Our findings must be interpreted in the context of the study design. Rather than to perform a head-to-head comparison of two imaging modalities, our aim was to examine the accuracy of real world, clinical LVEFs by MUGA, which oncologists and cardiologists use every day in clinical practice to make important decisions. To achieve this, we compared clinically analyzed MUGA LVEFs with CMR LVEFs that were ascertained by a single blinded expert investigator for this study. This design allowed comparison of real world MUGA LVEFs to arguably the most accurate estimates possible, of the true LVEF (since even a necropsy cannot provide a LVEF).

Since MUGA and CMR studies were not performed on the same day in all cases except one, there is a possibility of true LVEF changes in the interim period. We limited this possibility by excluding patients with clinical events and potentially cardiotoxic treatment during or in the time interval between the two studies. Additionally, we did not find correlations between the time interval between the two techniques and the absolute difference in LVEFs, whether MUGA clinical LVEF was higher or lower than CMR reference LVEF, or whether there was misclassification between normal and abnormal categories.

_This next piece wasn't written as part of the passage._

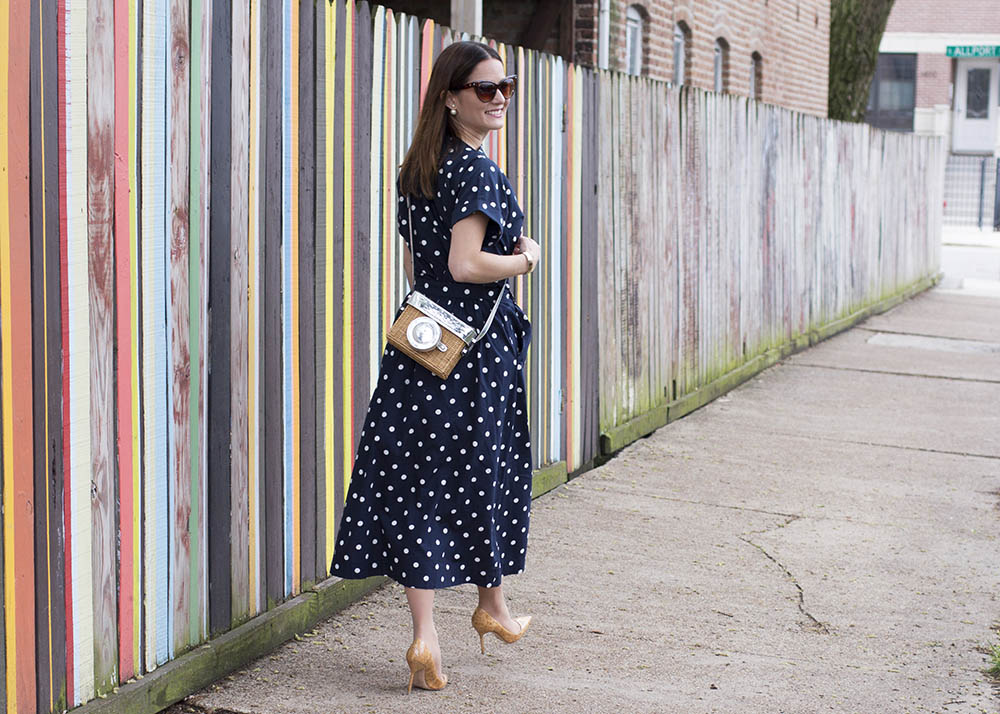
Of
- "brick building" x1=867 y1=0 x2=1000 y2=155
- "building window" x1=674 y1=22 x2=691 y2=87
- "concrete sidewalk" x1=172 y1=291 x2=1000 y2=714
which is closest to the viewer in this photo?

While making clinical decisions on the management of cardiotoxicity, the change in LVEF is often used in conjunction with the absolute LVEF. We did not investigate changes in LVEF in this study. Finally, this is a relatively small, single-center study subject to referral bias.

Conclusions

MUGA LVEFs are only modestly accurate when compared with reference LVEFs from CMR. At LVEF thresholds of 50 and 55%, there is misclassification of 35 and 20% of cancer patients, respectively, to either normal or abnormal categories. Given the significant implications of these hypothesis-generating data on clinical research and patient care of a population with, or at risk for, cardiotoxicity, prospective comparisons of MUGA with CMR for the management of cancer patients are urgently warranted.